TextSimilarity usecases

class previsionio.text_similarity.DescriptionsColumnConfig(content_column, id_column)

Bases: previsionio.usecase_config.UsecaseConfig

Description Column configuration for starting a usecase: this object defines the role of specific columns in the dataset.

Parameters:
  • content_column (str, required) – Name of the content column in the description dataset
  • id_column (str, optional) – Name of the id column in the description dataset
class previsionio.text_similarity.ModelsParameters(model_embedding='tf_idf', preprocessing=<previsionio.text_similarity.Preprocessing object>, models=['brute_force'])

Bases: previsionio.usecase_config.UsecaseConfig

Training configuration that holds the relevant data for a usecase description: the wanted feature engineering, the selected models, the training speed…

Args:

class previsionio.text_similarity.QueriesColumnConfig(queries_dataset_content_column, queries_dataset_matching_id_description_column, queries_dataset_id_column=None)

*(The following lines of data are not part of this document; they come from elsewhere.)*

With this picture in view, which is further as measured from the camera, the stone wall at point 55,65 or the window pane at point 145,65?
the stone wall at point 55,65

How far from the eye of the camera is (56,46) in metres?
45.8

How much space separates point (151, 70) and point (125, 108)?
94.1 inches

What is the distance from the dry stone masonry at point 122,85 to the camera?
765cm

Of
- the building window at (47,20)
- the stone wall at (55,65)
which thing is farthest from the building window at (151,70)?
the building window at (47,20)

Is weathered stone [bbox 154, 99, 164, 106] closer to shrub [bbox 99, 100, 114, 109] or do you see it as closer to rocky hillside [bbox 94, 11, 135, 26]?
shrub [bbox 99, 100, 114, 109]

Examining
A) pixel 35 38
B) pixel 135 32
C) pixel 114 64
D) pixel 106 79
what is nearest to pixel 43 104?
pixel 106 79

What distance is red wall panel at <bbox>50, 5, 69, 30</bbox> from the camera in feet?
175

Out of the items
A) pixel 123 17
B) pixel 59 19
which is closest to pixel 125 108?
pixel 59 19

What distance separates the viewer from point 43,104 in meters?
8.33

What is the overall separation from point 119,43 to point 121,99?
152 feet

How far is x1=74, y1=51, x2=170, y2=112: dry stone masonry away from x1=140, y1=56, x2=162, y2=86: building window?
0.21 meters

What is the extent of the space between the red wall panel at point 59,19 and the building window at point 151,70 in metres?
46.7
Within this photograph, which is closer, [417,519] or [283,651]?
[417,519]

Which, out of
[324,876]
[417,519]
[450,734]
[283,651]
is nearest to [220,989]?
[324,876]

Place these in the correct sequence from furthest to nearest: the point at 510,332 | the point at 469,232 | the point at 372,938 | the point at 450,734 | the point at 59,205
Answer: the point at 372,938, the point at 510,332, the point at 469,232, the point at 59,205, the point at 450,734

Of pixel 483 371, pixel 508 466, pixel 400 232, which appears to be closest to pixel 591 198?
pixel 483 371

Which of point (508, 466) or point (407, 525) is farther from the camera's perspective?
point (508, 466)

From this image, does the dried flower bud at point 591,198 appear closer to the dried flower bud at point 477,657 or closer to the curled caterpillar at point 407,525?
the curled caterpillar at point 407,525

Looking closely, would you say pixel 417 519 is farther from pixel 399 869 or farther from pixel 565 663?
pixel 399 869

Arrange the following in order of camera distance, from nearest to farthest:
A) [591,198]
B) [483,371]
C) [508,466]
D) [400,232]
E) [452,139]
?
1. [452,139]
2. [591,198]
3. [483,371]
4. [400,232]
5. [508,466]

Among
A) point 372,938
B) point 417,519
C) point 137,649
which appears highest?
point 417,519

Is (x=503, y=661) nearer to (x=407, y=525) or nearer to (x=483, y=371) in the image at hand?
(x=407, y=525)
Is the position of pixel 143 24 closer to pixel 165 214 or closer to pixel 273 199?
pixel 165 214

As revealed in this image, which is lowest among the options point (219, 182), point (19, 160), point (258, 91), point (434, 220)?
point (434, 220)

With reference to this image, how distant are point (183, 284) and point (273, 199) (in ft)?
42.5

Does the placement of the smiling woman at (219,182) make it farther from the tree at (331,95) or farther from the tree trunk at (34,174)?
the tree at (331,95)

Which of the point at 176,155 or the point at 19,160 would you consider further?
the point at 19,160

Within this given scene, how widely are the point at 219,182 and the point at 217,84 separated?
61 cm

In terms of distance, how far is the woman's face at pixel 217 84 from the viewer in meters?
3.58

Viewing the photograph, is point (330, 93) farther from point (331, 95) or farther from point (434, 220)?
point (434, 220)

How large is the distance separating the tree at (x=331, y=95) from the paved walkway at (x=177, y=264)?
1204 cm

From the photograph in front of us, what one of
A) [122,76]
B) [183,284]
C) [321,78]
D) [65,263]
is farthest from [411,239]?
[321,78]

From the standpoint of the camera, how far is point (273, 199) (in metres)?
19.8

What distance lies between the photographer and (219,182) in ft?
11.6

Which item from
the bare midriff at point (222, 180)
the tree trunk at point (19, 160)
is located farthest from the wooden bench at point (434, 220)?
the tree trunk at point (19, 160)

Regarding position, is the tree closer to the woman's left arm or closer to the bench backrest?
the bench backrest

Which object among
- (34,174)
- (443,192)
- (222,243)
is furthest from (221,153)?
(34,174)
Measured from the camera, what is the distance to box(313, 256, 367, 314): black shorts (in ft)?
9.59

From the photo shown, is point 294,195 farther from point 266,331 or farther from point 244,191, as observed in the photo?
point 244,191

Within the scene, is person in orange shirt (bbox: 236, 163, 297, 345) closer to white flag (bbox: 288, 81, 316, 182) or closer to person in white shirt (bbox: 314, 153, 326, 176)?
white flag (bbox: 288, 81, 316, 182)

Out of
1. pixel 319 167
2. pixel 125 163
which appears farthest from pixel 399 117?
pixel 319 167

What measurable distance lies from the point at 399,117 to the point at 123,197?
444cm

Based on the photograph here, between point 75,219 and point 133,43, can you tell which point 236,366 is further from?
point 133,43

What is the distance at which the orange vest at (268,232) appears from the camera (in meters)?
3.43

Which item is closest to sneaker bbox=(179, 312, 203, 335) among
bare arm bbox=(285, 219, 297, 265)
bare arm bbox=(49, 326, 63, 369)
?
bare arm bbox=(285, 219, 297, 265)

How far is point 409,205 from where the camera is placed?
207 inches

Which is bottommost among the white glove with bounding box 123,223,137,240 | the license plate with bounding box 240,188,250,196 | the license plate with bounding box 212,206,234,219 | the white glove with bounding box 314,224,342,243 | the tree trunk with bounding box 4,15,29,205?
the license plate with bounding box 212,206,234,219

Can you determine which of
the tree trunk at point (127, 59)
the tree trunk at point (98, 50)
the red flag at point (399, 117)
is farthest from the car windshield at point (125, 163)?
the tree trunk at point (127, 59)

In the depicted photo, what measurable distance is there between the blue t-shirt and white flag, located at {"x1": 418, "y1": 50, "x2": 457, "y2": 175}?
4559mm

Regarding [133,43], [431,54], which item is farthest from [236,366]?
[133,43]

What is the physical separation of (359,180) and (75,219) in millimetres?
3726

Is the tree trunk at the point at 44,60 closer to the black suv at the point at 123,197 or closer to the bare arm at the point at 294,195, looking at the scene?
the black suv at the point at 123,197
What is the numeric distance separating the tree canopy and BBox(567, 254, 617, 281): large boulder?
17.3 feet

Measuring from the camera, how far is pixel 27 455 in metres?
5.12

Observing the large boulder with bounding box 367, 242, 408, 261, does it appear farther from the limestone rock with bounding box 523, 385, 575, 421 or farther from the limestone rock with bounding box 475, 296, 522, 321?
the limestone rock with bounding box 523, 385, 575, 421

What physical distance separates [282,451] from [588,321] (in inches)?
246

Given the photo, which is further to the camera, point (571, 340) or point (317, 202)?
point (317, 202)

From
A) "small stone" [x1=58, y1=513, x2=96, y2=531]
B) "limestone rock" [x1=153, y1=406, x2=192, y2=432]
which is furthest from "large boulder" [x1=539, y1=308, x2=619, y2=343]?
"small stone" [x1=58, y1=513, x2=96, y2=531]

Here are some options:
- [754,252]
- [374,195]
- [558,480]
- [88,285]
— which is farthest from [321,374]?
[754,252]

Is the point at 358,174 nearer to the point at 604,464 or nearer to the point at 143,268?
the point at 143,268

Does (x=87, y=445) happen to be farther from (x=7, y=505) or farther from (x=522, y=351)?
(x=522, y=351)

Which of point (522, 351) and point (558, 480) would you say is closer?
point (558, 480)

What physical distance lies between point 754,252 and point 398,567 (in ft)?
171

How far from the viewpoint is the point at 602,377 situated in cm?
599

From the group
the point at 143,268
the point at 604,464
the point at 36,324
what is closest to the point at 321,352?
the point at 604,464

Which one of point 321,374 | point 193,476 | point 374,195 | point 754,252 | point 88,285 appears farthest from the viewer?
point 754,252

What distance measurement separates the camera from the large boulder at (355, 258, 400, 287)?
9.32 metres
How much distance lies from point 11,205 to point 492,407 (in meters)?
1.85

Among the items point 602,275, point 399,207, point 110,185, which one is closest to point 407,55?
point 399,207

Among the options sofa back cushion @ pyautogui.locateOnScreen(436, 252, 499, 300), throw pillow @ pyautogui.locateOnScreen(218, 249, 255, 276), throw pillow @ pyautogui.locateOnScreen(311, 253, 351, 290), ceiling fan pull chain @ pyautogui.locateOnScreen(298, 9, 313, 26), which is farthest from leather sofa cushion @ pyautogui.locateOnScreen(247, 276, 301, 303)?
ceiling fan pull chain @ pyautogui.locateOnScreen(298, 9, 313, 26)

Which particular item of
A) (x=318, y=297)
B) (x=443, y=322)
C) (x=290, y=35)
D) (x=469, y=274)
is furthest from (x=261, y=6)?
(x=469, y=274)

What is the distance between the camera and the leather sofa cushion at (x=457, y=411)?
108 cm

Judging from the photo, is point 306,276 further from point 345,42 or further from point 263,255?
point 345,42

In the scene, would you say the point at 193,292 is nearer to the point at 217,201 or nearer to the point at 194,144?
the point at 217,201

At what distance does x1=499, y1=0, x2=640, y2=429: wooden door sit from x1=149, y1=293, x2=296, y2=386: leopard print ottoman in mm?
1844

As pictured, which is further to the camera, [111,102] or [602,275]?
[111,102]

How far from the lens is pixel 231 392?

Bases: previsionio.usecase_config.UsecaseConfig

Description Column configuration for starting a usecase: this object defines the role of specific columns in the dataset.

Parameters:
  • content_column (str, required) – Name of the content column in the description dataset
  • id_column (str, optional) – Name of the id column in the description dataset
class previsionio.text_similarity.TextSimilarity(**usecase_info)

Bases: previsionio.usecase_version.BaseUsecaseVersion

new_version(description: str = None, dataset: previsionio.dataset.Dataset = None, description_column_config: previsionio.text_similarity.DescriptionsColumnConfig = None, metric: previsionio.metrics.TextSimilarity = None, top_k: int = None, lang: str = 'auto', queries_dataset: previsionio.dataset.Dataset = None, queries_column_config: Optional[previsionio.text_similarity.QueriesColumnConfig] = None, models_parameters: previsionio.text_similarity.ListModelsParameters = None, **kwargs) → previsionio.text_similarity.TextSimilarity

Start a text similarity usecase training to create a new version of the usecase (on the platform): the training configs are copied from the current version and then overridden for the given parameters.

Parameters:
  • description (str, optional) – additional description of the version
  • dataset (Dataset, DatasetImages, optional) – Reference to the dataset object to use for as training dataset
  • description_column_config (DescriptionsColumnConfig, optional) – Column configuration for the usecase (see the documentation of the ColumnConfig resource for more details on each possible column types)
  • metric (metrics.TextSimilarity, optional) – Specific metric to use for the usecase (default: None)
  • holdout_dataset (Dataset, optional) – Reference to a dataset object to use as a holdout dataset (default: None)
  • training_config (TrainingConfig, optional) – Specific training configuration (see the documentation of the TrainingConfig resource for more details on all the parameters)
Returns:

Newly created text similarity usecase version object (new version)

Return type:

TextSimilarity